My original goal was 20 small stuffed animals and 5 large ones. I figured we’d get to those numbers and re-evaluate because I wasn’t sure how many he owned or how many stuffed animals 20 would be (other than, you know, 20). We went through every one, and I would give him scenarios like, if that particular plushie was destroyed, would he want to replace it or say “oh, it’s okay, I have plenty more”. On some it was a definite “I would want it back SO much, Mama” and on others, he surprised me by saying “oh, it would be okay, it can go”.

This activity got him going, but he started to drag his feet (who wants to think about their stuff getting messed up over and over?) so we switched tactics. I grabbed ones I knew he loved to play with and compared it with the ones I was sure he wasn’t too crazy about. That got us through quite a bit and then I switched to picking some up and saying “Can this go? No? Then pick something to go for this to stay.” and, honestly, it worked for us. It may not work for all kids but he “got” it. I would make a suggestion, he didn’t like my suggestion and then he would look through his pile until he found something that could go.

Near the end, I could tell it was getting really hard for him so we called it quits and kept the rest. Noah was genuinely trying, though. He would touch every plushie still left in the pile, think about them, play with them for a second to see if he was still interested and then he would make a decision. When he could no longer choose between one or the other, I figured he had done very well.

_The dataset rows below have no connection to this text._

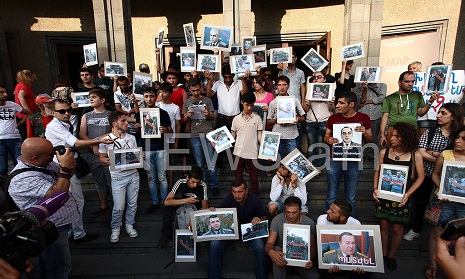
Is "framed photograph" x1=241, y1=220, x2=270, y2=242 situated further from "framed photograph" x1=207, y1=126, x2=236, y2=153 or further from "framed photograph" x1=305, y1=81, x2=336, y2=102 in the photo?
"framed photograph" x1=305, y1=81, x2=336, y2=102

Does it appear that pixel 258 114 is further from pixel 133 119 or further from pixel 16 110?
pixel 16 110

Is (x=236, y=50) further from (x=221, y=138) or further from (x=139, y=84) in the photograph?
(x=221, y=138)

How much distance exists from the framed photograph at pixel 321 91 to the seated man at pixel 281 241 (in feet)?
6.95

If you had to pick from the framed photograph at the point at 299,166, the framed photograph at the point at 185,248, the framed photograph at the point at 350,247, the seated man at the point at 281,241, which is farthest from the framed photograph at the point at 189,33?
the framed photograph at the point at 350,247

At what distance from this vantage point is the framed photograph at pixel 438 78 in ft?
13.8

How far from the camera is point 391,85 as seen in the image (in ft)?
30.1

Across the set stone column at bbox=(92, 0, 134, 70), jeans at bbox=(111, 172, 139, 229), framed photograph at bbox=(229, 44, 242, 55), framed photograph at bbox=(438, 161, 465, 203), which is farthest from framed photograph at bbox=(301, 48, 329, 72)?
stone column at bbox=(92, 0, 134, 70)

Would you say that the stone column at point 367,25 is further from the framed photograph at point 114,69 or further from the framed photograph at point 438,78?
the framed photograph at point 114,69

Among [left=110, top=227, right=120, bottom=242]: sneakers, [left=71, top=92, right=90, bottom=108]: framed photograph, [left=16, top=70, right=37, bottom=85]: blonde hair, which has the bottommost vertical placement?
[left=110, top=227, right=120, bottom=242]: sneakers

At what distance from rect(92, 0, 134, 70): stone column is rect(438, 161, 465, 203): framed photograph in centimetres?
745

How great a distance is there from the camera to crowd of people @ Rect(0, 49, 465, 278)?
3.22 meters

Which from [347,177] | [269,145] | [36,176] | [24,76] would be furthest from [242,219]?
[24,76]

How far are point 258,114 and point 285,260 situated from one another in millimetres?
2571

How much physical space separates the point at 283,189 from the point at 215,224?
115 centimetres
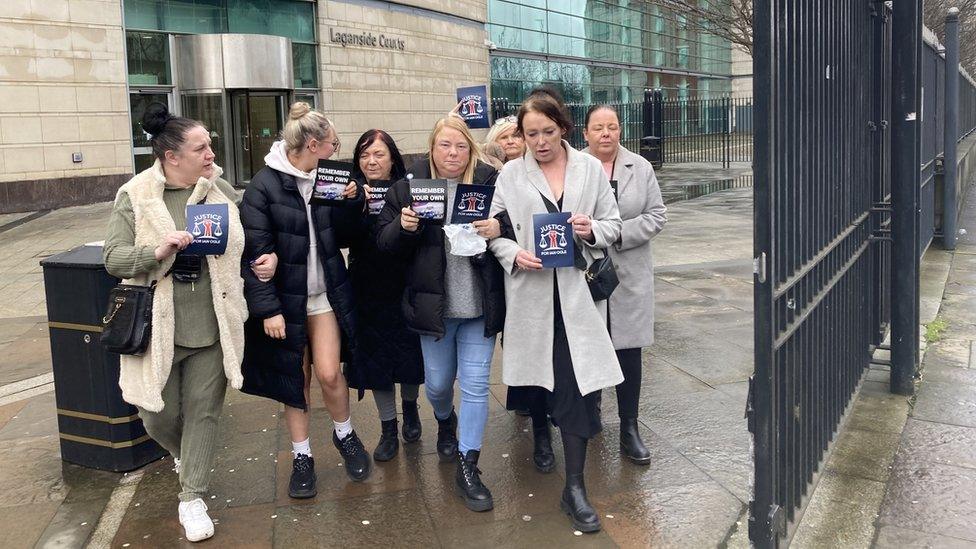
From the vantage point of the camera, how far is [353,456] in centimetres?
453

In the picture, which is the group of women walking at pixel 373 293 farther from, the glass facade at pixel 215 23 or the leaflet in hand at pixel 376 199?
the glass facade at pixel 215 23

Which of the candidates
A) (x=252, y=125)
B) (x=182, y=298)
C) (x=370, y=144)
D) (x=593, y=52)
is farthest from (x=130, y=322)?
(x=593, y=52)

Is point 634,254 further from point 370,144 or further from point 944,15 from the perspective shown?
point 944,15

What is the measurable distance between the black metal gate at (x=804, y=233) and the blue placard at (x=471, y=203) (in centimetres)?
126

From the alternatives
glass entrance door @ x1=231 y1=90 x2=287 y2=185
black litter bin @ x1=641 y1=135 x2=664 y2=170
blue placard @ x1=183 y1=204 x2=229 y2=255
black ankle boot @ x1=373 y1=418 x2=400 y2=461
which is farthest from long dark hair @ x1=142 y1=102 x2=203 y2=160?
black litter bin @ x1=641 y1=135 x2=664 y2=170

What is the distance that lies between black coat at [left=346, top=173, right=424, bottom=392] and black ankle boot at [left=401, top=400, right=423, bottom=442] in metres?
0.36

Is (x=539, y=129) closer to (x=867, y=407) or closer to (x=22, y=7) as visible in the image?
(x=867, y=407)

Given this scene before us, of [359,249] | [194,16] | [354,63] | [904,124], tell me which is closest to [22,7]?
[194,16]

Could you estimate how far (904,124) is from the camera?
219 inches

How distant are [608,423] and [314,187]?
233 centimetres

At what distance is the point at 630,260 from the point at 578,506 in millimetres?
1421

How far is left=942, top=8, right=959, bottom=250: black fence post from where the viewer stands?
10617 mm

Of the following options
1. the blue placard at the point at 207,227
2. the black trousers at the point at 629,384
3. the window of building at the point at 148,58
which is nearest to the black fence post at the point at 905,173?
the black trousers at the point at 629,384

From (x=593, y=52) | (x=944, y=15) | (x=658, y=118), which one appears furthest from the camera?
(x=593, y=52)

The final count? 41 smalls (3 free passes and a “collection” of Angry Bird-related plushies) and 9 large ones (4 free passes). I realize that this is double my original goal but, believe it or not, it was about HALF of his original number.

I was really surprised by some of his choices. He said Blue the Puppy could go because he didn’t have a Steve or a Joe. (I’ll be saving Blue for Olivia before she gets harder to find, though.) He decided to give away Perry the Platypus because he can’t easily switch him from Perry to Agent P without help. Henry the Octopus went because his pleather? shoes were peeling. I thought those were very sound reasonings and they are only a few examples! Some of the choices had me biting my lip because *I* wanted him to keep them but this was about him and what he wanted to play with. It was very hard to do that! I’m a bit of a control freak. There are a couple that I question and will be stashing in the closet for now, like Tigger and Eeyore, who he asks to sleep with often.

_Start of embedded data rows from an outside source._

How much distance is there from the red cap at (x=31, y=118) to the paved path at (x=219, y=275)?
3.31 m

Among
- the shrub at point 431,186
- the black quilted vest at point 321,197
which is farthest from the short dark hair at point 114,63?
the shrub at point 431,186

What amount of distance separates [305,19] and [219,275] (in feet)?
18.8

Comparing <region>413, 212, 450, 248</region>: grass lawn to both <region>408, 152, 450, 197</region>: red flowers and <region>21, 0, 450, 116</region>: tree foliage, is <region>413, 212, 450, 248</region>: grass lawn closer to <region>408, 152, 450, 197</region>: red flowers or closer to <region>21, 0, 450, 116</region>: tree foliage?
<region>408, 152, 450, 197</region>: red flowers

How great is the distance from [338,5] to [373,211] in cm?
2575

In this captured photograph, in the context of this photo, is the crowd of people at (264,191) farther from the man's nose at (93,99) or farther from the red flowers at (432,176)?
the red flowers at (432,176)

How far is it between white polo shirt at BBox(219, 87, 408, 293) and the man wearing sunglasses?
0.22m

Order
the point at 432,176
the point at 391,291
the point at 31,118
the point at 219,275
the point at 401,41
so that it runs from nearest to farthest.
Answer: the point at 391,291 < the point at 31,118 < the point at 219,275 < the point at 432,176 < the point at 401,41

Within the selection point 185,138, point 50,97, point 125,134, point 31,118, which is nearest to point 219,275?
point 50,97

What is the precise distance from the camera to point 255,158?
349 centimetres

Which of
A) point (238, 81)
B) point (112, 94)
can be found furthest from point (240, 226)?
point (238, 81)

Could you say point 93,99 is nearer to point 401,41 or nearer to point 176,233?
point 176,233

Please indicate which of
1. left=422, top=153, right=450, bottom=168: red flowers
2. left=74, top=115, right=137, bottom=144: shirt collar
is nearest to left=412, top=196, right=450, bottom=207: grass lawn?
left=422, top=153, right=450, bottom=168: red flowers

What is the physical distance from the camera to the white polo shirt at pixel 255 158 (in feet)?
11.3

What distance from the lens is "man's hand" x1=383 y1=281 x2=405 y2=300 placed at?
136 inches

In the end, I think today’s project was a success. We’ll declutter his stuffed toys more as we go on, I’m sure. We don’t typically buy him any and he doesn’t usually ask for any, so they’ll go as he stops playing with them or as their partners disappear or as they just plain get worn down. I’m hoping that he learned a few things today that will have him bringing some to me in the future with a reason for him not to keep them but, considering that he’s four, I’m not expecting that to happen.

We did make a small dent in his actual toys, but I needed a break and said we’d pick it back up tomorrow. I think Noah is just as excited as I am to go through his toys and purge because he seemed much happier when he looked at his stuffed collection. Of course he doesn’t want to get rid of anything but that’s part of being human. I don’t think either of us could give you a full list of what made it into that pile, to tell you the truth. I think that’s pretty telling.

  • Colleen

    Well done Lynn, teaching your little one to let go of things he no longer cares too much about. They should always get a choice in what stays and what goes when it comes to their stuff because just removing it without their approval could cause big problems later on. All parents should teach their kids this same lesson so as they grow into adults they will find it easy to stay uncluttered.